But unfortunately for Lulu, the seagulls were not gay as she would have hoped. The article continues, “After further study, researchers discovered there had been a crisis amid the male population of seagulls on Santa Barbara Island. They theorized that a chemical in the air or water was killing them off. For a brief period, that meant the female birds struggled to find a mate, prompting them to “playact” mating with each other. When the government regulated the harmful chemicals and the male seagull population rebounded, the “female-female pairings” disappeared.” To this day, you can not find the female-female pairings in this area of Santa Barbara.
But all of this means nothing. Once again, our post-modern age has missed the point. Stanley Hauerwas correctly said, “ From my perspective, 'postmodernism' merely names an interesting set of developments in the social order that is based on the presumption that God does not matter.” And this is where Lulu is coming from. Everyone in the LGBTQ+ alphabet soup keeps reshaping and redefining standards and definitions as if there were no God. But there is a God. And He is the one we look to for the answers in our lives. It doesn’t matter if the seagulls were really gay or not. There was a more recent NY Times article that stated there have been as many as 450 animals observed engaging in homosexual actions. Even so, this does not matter. Because God does exist, and He is the one who defines for us what is right and wrong for humans to do in their relationships. And He states very clearly that homosexuality is wrong and thus a sin.

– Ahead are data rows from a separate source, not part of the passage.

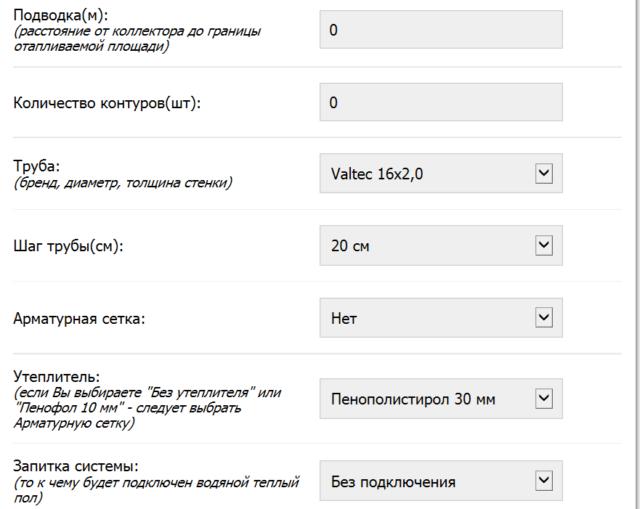 Пример онлайн калькулятора теплого пола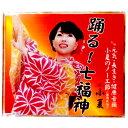 CD, DVD, 樂器 - 踊る七福神 小夏の元気 長生き 健康体操 シングルCD
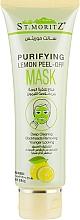 Духи, Парфюмерия, косметика Лимонная очищающая маска для лица с охлаждающим эффектом - St.Moritz Purifying Lemon Peel-Off Mask
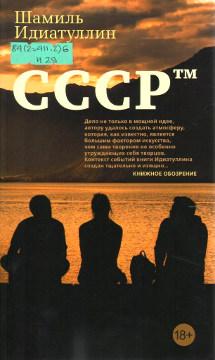 Идиатуллин, Шамиль. «СССР™»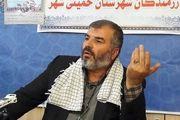 برگزاری اولین اجتماع 15000 نفری رزمندگان در شهرستان خمینی شهر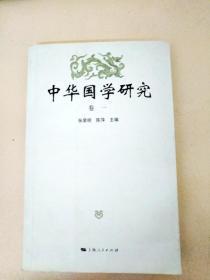 DX103634 中华国学研究 卷一(一版一印)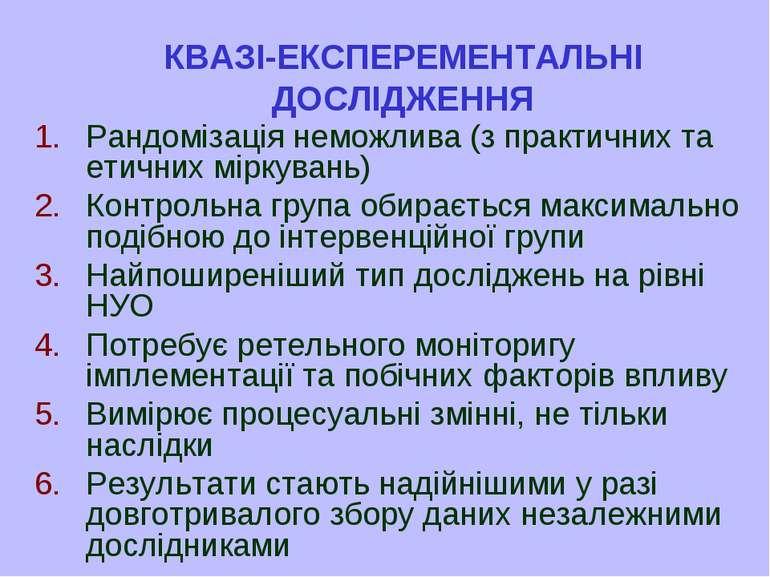 КВАЗІ-ЕКСПЕРЕМЕНТАЛЬНІ ДОСЛІДЖЕННЯ Рандомізація неможлива (з практичних та ет...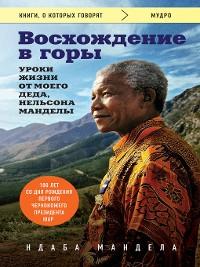 Cover Восхождение в горы. Уроки жизни от моего деда, Нельсона Манделы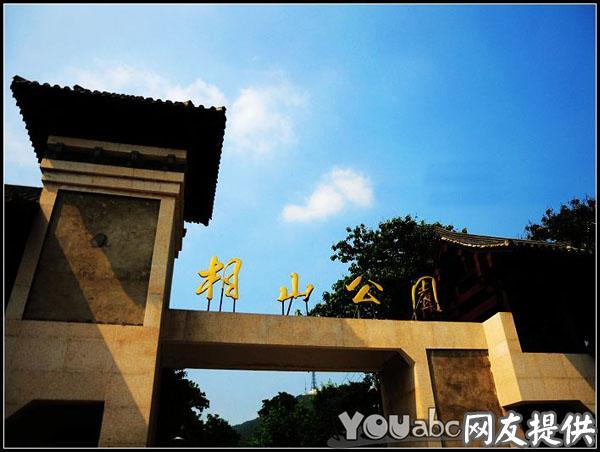 淮北同性公园_相山公园座落在淮北市相山南麓,是淮北市唯一的大型综合性风景名胜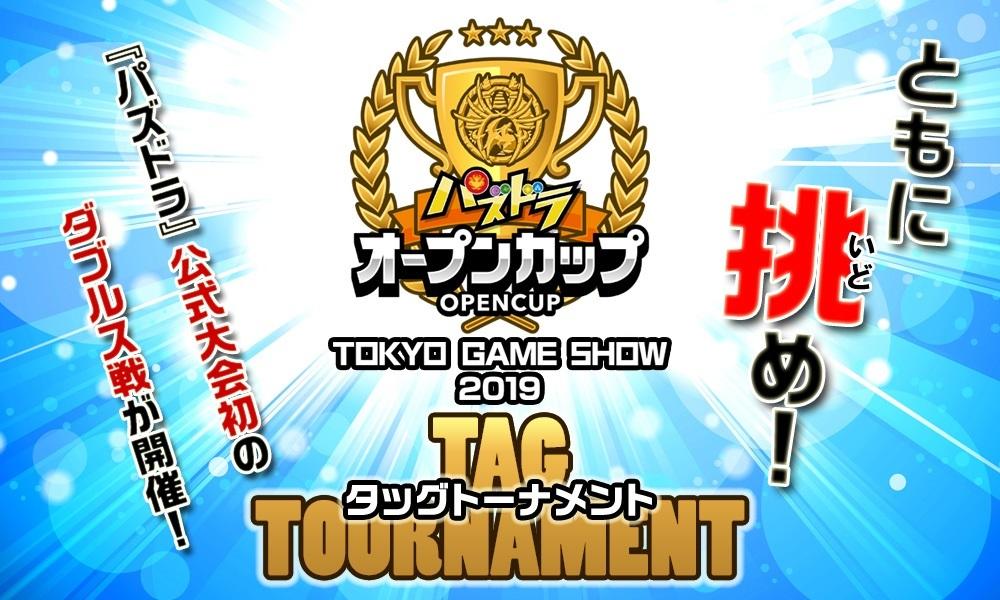 「パズドラオープンカップ TOKYO GAME SHOW 2019 タッグトーナメント」開催決定! (C) GungHo Online Entertainment,Inc. All Rights Reserved.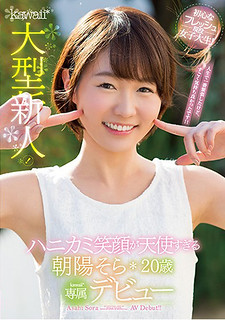 KAWD-908 Large Newcomer!Honeycomb Smile Is Too Angel Morning Sun 20 Years Old Kawaii * Exclusive Debut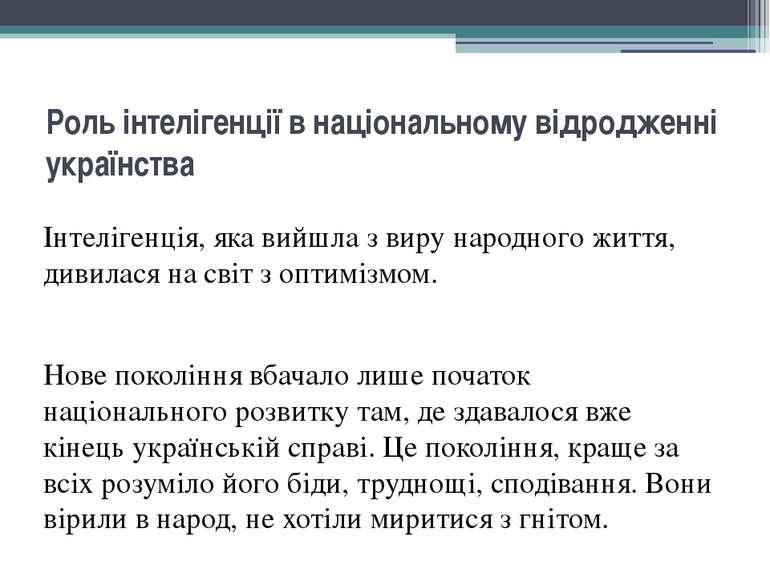 Роль інтелігенції в національному відродженні українства Інтелігенція, яка ви...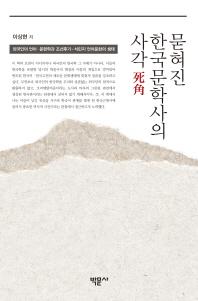 묻혀진 한국문학사의 사각(양장본 HardCover)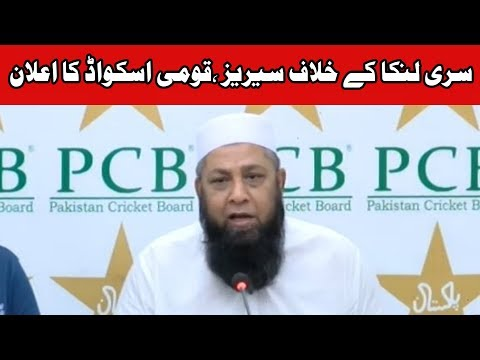 Chief Selector Inzamam-ul-Haq Announces Test Squad For Sri Lanka Series - 24 News HD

It is interesting to note, though, how hypocritical our post-modern age is. The standards are not just redefined, they are also only partially used. While Lulu and others are looking to animals to confirm their sexuality, they don't want to look to animals in other practices for some reason. Hamsters, polar bears, rabbits, and hippopotamuses have all been known to eat their young. Yet we do not hear our secularists suggesting we do the same. Apes have been known to pull the hair out of their head, causing great harm. But Lulu isn’t reporting how this is natural since nature is doing it, and so let's do likewise. The praying mantis is known for eating its spouse after mating. Are women parading around demanding the right to the same? Of course not. Just because something may be natural, that doesn’t make it natural for humans. But even beyond that, natural does not mean moral. We do not look to nature or what is natural to know if something is right or wrong. We look to God. He is our moral compass, not seagulls. He is the one who sets the standards, not Lulu Miller. In our nihilistic age, we are putting the creature over the creator. Just as God warned us we would do (see Romans 1:18-23). But it is even worse than that; we are looking for anything, even a bird, to justify our sin. This is the epitome of being foolish.